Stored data
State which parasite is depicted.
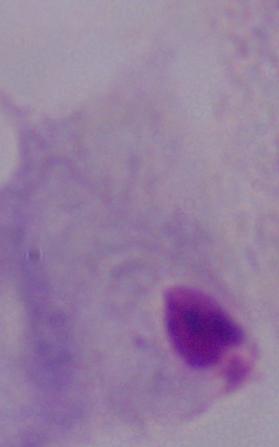
A trichomonad.

Summary:
  - Magnification: 1000x
  - Modality: micrograph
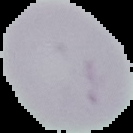
Summary:
  - Image size: 133×133 pixels
  - Image type: segmented cell region on a black background
  - Preparation: thin blood smear
  - Malaria status: uninfected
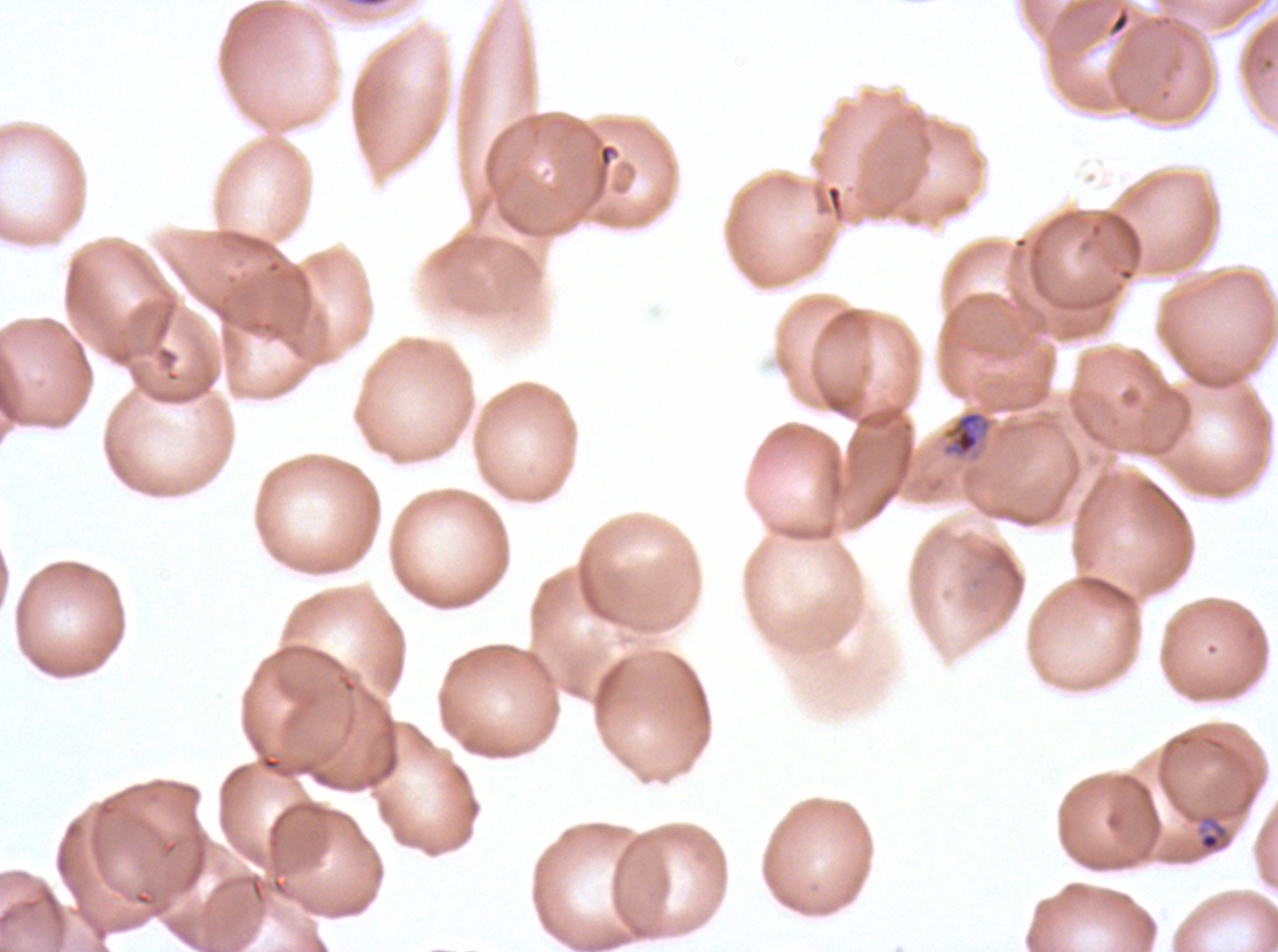
stain: Giemsa
late_ring_early_trophozoite_locations: 'approximate bounding boxes as (x1, y1, x2, y2) in pixels: (1198, 814, 1230, 853)'
mid_trophozoite_locations: 'approximate bounding boxes as (x1, y1, x2, y2) in pixels: (948, 410, 985, 458)'
image_size: 1278×952 pixels
specimen: ex-vivo Plasmodium falciparum culture from a patient in The Gambia, grown for 24 to 48 hours
life_cycle_stages_observed: late-ring/early-trophozoite, mid trophozoite
field_of_view: one sub-image of a larger composite
preparation: thin blood smear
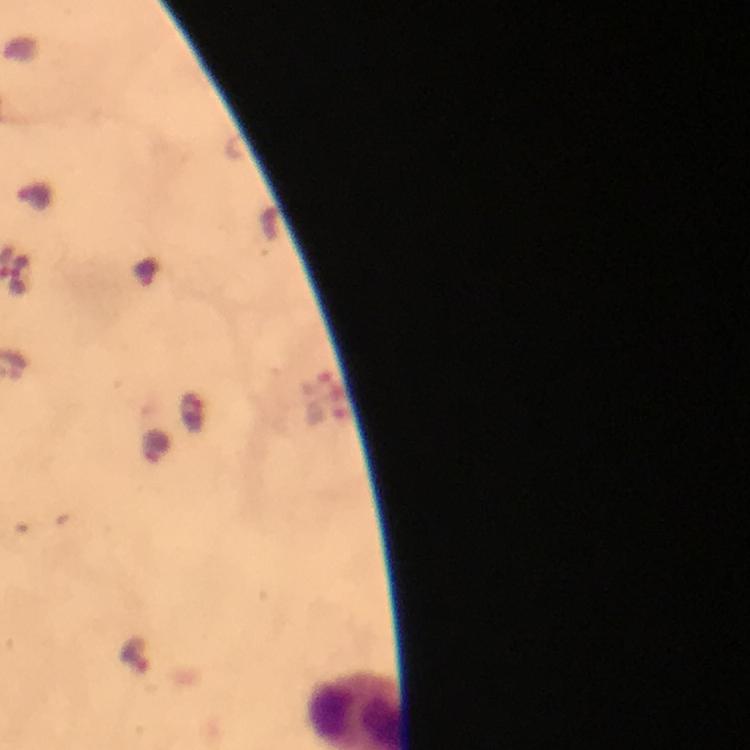

cropped from = one field of view
magnification = 100x
immersion oil = used
image size = 750×750 pixels
stain = Giemsa
malaria parasite locations = approximate centers as (x, y) in pixels: (136, 655)
context = from a malaria diagnostic workup
preparation = thick blood film
capture = smartphone mounted on the microscope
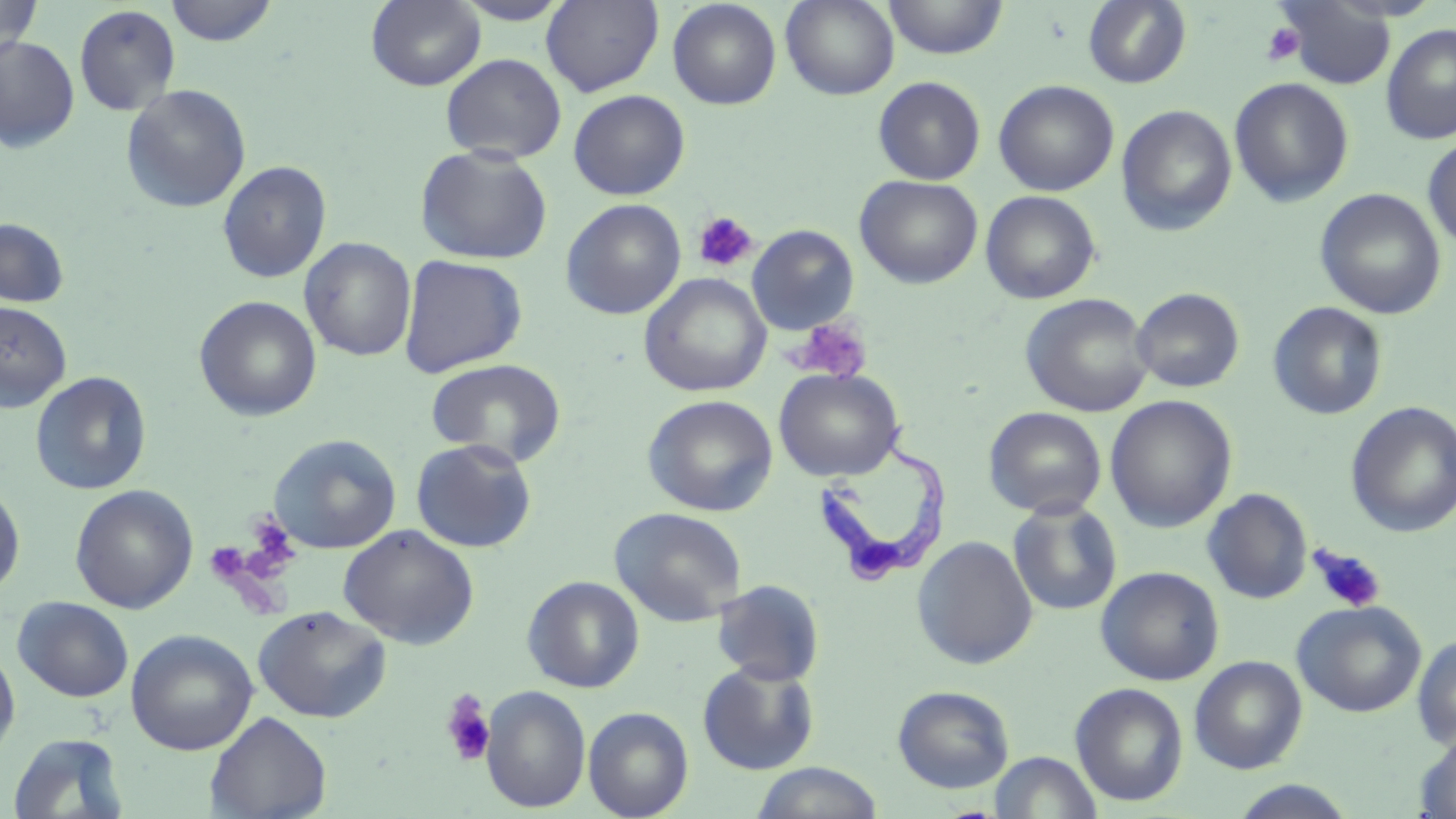
Approximate bounding boxes as (x1, y1, x2, y2) in pixels. Platelet locations: (1261, 22, 1305, 66), (693, 211, 759, 273), (789, 317, 873, 384), (243, 513, 300, 578), (204, 542, 251, 585), (1310, 545, 1386, 614), (440, 689, 498, 767). Trypanosoma brucei locations: (810, 419, 951, 586). Uninfected red blood cell locations: (0, 0, 42, 61), (164, 0, 278, 47), (452, 0, 573, 25), (541, 0, 664, 96), (780, 0, 900, 100), (883, 0, 1008, 60), (1083, 0, 1192, 89), (366, 1, 486, 91), (667, 1, 782, 109), (1276, 1, 1398, 90), (74, 4, 181, 115), (1381, 23, 1456, 145), (0, 35, 79, 153), (440, 53, 567, 164), (873, 77, 985, 185), (1229, 77, 1354, 208), (993, 80, 1120, 196), (121, 84, 251, 214), (568, 89, 690, 200), (1117, 105, 1237, 236), (1422, 135, 1456, 251), (415, 145, 554, 265), (217, 160, 332, 283), (855, 175, 983, 289), (1314, 188, 1446, 319), (980, 191, 1100, 304), (561, 198, 686, 320), (0, 218, 69, 308), (746, 224, 859, 335), (299, 237, 416, 362), (398, 254, 528, 378), (639, 272, 771, 397), (1131, 287, 1245, 394), (1020, 293, 1155, 417), (193, 296, 322, 422), (0, 301, 72, 412), (1267, 302, 1387, 420), (425, 357, 567, 466), (774, 367, 905, 482), (30, 371, 152, 495), (642, 394, 778, 517), (1105, 394, 1237, 532), (1346, 402, 1456, 538), (983, 406, 1107, 519), (268, 433, 401, 554), (411, 438, 538, 554), (0, 482, 25, 597), (70, 484, 198, 614), (1202, 487, 1313, 604), (1007, 499, 1123, 616), (609, 506, 747, 627), (338, 524, 479, 649), (912, 535, 1038, 669), (1095, 566, 1225, 686), (522, 575, 645, 693), (712, 579, 825, 686), (12, 596, 134, 703), (1292, 600, 1427, 717), (253, 605, 392, 723), (126, 628, 258, 755), (1412, 632, 1456, 749), (0, 642, 21, 763), (1189, 655, 1307, 774), (697, 661, 820, 776), (1070, 682, 1189, 806), (480, 685, 591, 813), (892, 685, 1015, 794), (583, 706, 694, 819), (204, 711, 332, 818), (1415, 728, 1456, 818), (7, 732, 129, 818), (990, 751, 1102, 819), (750, 762, 885, 819), (1228, 780, 1360, 819). Slide-level diagnosis: Trypanosoma brucei. Optical microscopy. Single field of view. May-Grünwald-Giemsa stain. Image is 1456×819 pixels. 1000x magnification. Thin blood film.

### THE TASK
Each record should be written out exactly, and each image should be omitted.

### RESPONSE FOR THIS EXERCISE
State which parasite is depicted.
A trichomonad.

Summary:
  - Magnification: 1000x
  - Modality: micrograph
Summary:
  - Image size: 133×133 pixels
  - Image type: segmented cell region on a black background
  - Preparation: thin blood smear
  - Malaria status: uninfected
stain: Giemsa
late_ring_early_trophozoite_locations: 'approximate bounding boxes as (x1, y1, x2, y2) in pixels: (1198, 814, 1230, 853)'
mid_trophozoite_locations: 'approximate bounding boxes as (x1, y1, x2, y2) in pixels: (948, 410, 985, 458)'
image_size: 1278×952 pixels
specimen: ex-vivo Plasmodium falciparum culture from a patient in The Gambia, grown for 24 to 48 hours
life_cycle_stages_observed: late-ring/early-trophozoite, mid trophozoite
field_of_view: one sub-image of a larger composite
preparation: thin blood smear

cropped from = one field of view
magnification = 100x
immersion oil = used
image size = 750×750 pixels
stain = Giemsa
malaria parasite locations = approximate centers as (x, y) in pixels: (136, 655)
context = from a malaria diagnostic workup
preparation = thick blood film
capture = smartphone mounted on the microscope
Approximate bounding boxes as (x1, y1, x2, y2) in pixels. Platelet locations: (1261, 22, 1305, 66), (693, 211, 759, 273), (789, 317, 873, 384), (243, 513, 300, 578), (204, 542, 251, 585), (1310, 545, 1386, 614), (440, 689, 498, 767). Trypanosoma brucei locations: (810, 419, 951, 586). Uninfected red blood cell locations: (0, 0, 42, 61), (164, 0, 278, 47), (452, 0, 573, 25), (541, 0, 664, 96), (780, 0, 900, 100), (883, 0, 1008, 60), (1083, 0, 1192, 89), (366, 1, 486, 91), (667, 1, 782, 109), (1276, 1, 1398, 90), (74, 4, 181, 115), (1381, 23, 1456, 145), (0, 35, 79, 153), (440, 53, 567, 164), (873, 77, 985, 185), (1229, 77, 1354, 208), (993, 80, 1120, 196), (121, 84, 251, 214), (568, 89, 690, 200), (1117, 105, 1237, 236), (1422, 135, 1456, 251), (415, 145, 554, 265), (217, 160, 332, 283), (855, 175, 983, 289), (1314, 188, 1446, 319), (980, 191, 1100, 304), (561, 198, 686, 320), (0, 218, 69, 308), (746, 224, 859, 335), (299, 237, 416, 362), (398, 254, 528, 378), (639, 272, 771, 397), (1131, 287, 1245, 394), (1020, 293, 1155, 417), (193, 296, 322, 422), (0, 301, 72, 412), (1267, 302, 1387, 420), (425, 357, 567, 466), (774, 367, 905, 482), (30, 371, 152, 495), (642, 394, 778, 517), (1105, 394, 1237, 532), (1346, 402, 1456, 538), (983, 406, 1107, 519), (268, 433, 401, 554), (411, 438, 538, 554), (0, 482, 25, 597), (70, 484, 198, 614), (1202, 487, 1313, 604), (1007, 499, 1123, 616), (609, 506, 747, 627), (338, 524, 479, 649), (912, 535, 1038, 669), (1095, 566, 1225, 686), (522, 575, 645, 693), (712, 579, 825, 686), (12, 596, 134, 703), (1292, 600, 1427, 717), (253, 605, 392, 723), (126, 628, 258, 755), (1412, 632, 1456, 749), (0, 642, 21, 763), (1189, 655, 1307, 774), (697, 661, 820, 776), (1070, 682, 1189, 806), (480, 685, 591, 813), (892, 685, 1015, 794), (583, 706, 694, 819), (204, 711, 332, 818), (1415, 728, 1456, 818), (7, 732, 129, 818), (990, 751, 1102, 819), (750, 762, 885, 819), (1228, 780, 1360, 819). Slide-level diagnosis: Trypanosoma brucei. Optical microscopy. Single field of view. May-Grünwald-Giemsa stain. Image is 1456×819 pixels. 1000x magnification. Thin blood film.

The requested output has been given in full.